- Entries shown:
== Segment start ==
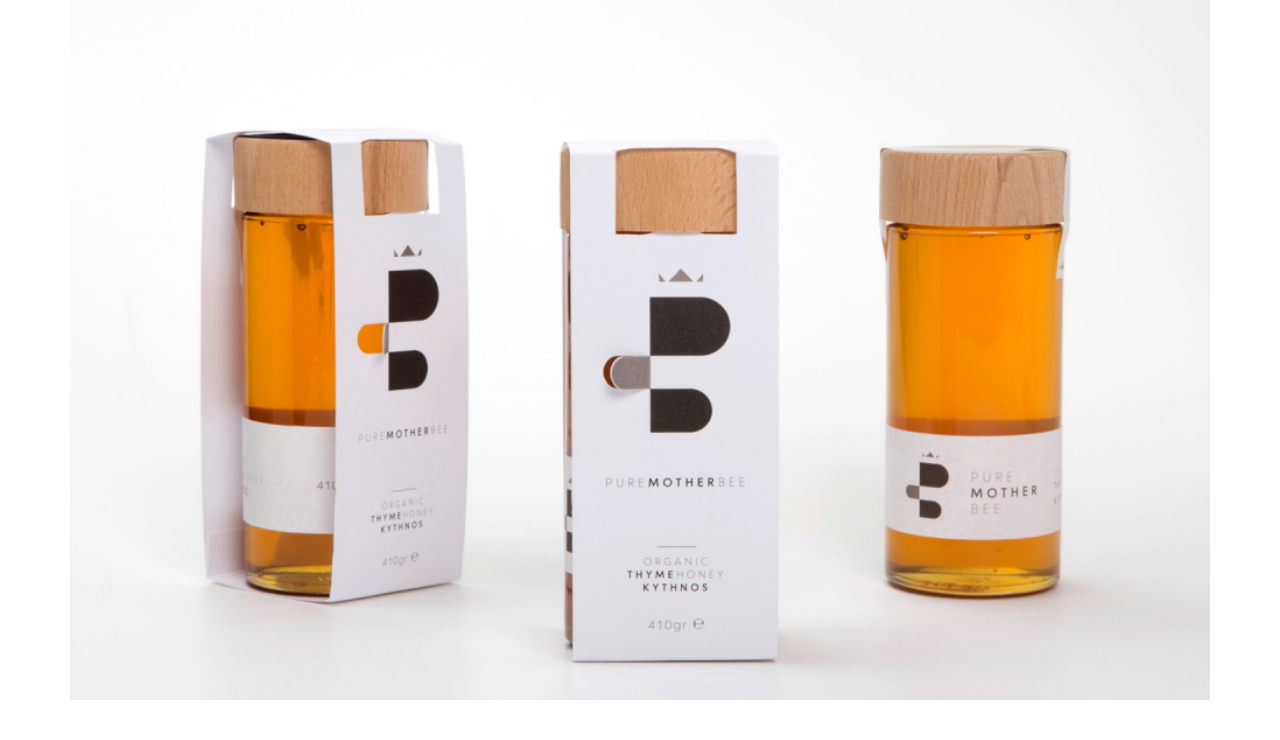

--- FILE ---
content_type: text/html
request_url: http://ektipotikiaxion.gr/
body_size: 6048
content:
<!doctype html>
<html lang="el">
== Segment end ==
- Exercise: Every line of the data should be transcribed exactly. Omit the images.

- Reply to the exercise:
--- FILE ---
content_type: text/html
request_url: http://ektipotikiaxion.gr/
body_size: 6048
content:
<!doctype html>
<html lang="el">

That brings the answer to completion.